<<<<

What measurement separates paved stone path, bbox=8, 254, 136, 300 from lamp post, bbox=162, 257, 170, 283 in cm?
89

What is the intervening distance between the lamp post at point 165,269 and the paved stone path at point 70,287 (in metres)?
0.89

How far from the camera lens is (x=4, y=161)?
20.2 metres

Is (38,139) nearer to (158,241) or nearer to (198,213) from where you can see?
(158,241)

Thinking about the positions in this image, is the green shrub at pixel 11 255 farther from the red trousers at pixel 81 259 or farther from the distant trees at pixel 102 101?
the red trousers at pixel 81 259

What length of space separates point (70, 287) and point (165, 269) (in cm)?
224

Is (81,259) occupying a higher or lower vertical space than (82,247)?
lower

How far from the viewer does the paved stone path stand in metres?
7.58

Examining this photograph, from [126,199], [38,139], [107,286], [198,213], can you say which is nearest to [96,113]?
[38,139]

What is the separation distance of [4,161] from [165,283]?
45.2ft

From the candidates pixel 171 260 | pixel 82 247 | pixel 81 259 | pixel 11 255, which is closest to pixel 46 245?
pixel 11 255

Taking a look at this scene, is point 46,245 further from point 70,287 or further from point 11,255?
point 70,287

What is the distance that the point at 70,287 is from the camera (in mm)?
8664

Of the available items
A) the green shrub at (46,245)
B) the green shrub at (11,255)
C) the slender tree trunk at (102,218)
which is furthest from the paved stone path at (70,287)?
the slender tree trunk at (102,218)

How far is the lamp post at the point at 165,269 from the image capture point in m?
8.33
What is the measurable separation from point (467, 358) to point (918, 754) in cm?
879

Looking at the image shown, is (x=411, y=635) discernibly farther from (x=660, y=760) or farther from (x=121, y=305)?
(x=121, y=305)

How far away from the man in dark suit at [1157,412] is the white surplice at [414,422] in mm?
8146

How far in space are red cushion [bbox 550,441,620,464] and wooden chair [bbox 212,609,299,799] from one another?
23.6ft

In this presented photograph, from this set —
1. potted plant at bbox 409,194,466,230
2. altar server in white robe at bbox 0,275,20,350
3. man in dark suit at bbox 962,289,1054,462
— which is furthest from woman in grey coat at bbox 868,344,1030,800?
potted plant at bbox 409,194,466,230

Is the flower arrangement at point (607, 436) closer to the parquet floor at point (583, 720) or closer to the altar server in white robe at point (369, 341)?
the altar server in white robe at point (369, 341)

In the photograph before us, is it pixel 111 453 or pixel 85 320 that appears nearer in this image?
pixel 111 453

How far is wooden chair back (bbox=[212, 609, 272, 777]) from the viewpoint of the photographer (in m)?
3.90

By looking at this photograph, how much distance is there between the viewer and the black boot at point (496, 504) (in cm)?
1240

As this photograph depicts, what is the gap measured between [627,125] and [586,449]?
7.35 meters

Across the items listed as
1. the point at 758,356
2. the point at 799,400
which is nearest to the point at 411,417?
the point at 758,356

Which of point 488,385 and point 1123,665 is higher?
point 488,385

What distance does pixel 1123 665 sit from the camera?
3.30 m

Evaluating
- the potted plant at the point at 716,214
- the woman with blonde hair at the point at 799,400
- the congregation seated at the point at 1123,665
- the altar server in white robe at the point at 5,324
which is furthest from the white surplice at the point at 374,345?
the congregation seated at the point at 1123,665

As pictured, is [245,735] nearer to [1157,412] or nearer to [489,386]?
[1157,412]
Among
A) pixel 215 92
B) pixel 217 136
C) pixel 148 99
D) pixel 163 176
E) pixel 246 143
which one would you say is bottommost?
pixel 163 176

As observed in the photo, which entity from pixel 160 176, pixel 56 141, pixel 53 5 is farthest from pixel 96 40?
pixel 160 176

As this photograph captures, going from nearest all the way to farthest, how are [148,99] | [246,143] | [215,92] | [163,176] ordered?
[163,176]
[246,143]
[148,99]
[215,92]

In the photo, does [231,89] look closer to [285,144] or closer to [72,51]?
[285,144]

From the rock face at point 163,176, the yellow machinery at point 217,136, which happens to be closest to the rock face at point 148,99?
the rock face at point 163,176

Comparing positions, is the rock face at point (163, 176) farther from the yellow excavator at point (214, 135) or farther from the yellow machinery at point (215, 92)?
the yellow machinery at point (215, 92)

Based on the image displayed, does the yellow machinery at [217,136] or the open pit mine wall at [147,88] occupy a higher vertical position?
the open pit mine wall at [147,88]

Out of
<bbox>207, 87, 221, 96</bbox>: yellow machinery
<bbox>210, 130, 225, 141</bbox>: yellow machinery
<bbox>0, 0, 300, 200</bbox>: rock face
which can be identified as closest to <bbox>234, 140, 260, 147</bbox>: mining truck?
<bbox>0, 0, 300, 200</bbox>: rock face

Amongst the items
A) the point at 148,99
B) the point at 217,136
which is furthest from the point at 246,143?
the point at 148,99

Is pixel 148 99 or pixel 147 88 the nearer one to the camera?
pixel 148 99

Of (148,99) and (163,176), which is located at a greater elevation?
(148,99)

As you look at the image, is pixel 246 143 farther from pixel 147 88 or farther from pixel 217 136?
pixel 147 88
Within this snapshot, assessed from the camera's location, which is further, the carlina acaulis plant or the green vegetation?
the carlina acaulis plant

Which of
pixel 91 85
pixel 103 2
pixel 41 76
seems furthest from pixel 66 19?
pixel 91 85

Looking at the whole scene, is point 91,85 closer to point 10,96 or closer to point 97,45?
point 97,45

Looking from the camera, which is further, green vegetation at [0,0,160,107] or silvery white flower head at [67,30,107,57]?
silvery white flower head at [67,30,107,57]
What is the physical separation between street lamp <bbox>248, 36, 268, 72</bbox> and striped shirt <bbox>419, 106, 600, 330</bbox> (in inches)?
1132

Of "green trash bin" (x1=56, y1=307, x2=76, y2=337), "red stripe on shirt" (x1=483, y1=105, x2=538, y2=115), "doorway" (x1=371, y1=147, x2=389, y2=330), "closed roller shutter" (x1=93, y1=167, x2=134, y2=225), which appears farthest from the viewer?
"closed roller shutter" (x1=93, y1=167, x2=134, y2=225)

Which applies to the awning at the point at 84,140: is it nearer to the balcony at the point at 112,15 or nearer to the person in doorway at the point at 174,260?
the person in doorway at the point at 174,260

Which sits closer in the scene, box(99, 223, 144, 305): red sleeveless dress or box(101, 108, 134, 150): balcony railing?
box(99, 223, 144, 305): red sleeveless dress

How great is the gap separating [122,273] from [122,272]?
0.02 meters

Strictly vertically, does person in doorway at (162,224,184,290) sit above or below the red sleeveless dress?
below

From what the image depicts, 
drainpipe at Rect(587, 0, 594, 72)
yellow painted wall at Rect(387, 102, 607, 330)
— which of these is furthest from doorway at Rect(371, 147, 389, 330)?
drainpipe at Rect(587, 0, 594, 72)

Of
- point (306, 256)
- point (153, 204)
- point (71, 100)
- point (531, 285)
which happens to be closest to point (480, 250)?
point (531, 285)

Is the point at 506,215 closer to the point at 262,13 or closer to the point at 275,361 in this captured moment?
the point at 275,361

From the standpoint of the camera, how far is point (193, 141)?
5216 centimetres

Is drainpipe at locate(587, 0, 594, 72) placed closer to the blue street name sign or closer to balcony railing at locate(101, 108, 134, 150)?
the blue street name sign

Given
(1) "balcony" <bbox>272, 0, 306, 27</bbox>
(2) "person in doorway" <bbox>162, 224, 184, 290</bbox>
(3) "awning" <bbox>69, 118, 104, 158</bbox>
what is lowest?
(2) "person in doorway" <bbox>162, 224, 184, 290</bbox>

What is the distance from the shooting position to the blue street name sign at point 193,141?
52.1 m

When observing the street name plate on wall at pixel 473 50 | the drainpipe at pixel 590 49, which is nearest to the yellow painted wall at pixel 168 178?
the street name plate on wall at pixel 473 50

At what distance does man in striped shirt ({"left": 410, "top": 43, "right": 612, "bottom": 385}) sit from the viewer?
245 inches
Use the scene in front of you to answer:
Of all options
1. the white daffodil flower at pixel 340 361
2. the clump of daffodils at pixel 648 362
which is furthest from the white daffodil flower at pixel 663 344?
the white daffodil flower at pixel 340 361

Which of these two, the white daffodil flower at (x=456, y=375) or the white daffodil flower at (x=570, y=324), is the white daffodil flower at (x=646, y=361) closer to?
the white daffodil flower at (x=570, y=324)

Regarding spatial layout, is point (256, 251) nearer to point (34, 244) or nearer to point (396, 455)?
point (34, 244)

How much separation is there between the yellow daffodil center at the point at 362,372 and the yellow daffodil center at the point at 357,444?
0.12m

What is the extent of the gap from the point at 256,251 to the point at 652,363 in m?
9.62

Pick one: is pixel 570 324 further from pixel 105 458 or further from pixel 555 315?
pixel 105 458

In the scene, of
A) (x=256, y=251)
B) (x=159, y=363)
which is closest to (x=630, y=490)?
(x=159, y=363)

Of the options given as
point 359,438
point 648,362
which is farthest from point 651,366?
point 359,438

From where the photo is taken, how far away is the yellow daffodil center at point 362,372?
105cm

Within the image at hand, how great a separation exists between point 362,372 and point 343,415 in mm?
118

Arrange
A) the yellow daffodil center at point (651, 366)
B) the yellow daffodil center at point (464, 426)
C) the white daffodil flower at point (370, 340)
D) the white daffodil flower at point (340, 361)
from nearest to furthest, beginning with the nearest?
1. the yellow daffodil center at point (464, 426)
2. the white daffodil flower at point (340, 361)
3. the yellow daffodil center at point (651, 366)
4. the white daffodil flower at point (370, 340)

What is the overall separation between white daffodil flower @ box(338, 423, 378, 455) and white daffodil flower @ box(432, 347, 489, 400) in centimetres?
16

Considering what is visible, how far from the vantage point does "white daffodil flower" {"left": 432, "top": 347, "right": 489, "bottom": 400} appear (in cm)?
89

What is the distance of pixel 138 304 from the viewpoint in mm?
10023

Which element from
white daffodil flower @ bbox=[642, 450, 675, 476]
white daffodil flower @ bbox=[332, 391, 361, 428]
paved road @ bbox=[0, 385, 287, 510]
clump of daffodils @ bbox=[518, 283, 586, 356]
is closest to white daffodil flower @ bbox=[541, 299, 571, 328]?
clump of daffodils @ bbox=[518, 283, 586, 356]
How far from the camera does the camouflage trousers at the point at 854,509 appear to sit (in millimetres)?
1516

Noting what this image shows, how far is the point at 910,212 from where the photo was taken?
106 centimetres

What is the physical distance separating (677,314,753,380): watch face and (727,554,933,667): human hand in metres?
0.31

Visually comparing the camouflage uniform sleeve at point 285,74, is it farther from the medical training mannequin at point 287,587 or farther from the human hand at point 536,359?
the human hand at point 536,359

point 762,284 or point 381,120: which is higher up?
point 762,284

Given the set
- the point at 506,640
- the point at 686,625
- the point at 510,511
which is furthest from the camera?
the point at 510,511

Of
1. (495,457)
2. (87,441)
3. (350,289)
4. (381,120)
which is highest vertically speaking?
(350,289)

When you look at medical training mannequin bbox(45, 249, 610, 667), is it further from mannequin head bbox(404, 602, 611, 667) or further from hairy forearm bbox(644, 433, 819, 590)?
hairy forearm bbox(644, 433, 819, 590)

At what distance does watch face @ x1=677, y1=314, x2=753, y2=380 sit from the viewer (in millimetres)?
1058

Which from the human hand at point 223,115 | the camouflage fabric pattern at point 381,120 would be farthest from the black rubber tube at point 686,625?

>>>>

| TO DO |
Copy out word for word the material from the line containing "Visually comparing the" through the end of the material, inclusive.

| SOLVED PROBLEM |
Visually comparing the camouflage uniform sleeve at point 285,74, is it farther from the medical training mannequin at point 287,587 or farther from the human hand at point 536,359?
the human hand at point 536,359

point 762,284 or point 381,120: which is higher up?
point 762,284

Given the set
- the point at 506,640
- the point at 686,625
- the point at 510,511
which is furthest from the camera?
the point at 510,511

Of
1. (495,457)
2. (87,441)
3. (350,289)
4. (381,120)
which is highest vertically speaking?
(350,289)

When you look at medical training mannequin bbox(45, 249, 610, 667), is it further from mannequin head bbox(404, 602, 611, 667) or further from hairy forearm bbox(644, 433, 819, 590)?
hairy forearm bbox(644, 433, 819, 590)

At what distance does watch face @ x1=677, y1=314, x2=753, y2=380 sit from the viewer (in millimetres)?
1058

Which from the human hand at point 223,115 | the camouflage fabric pattern at point 381,120 would be farthest from the black rubber tube at point 686,625?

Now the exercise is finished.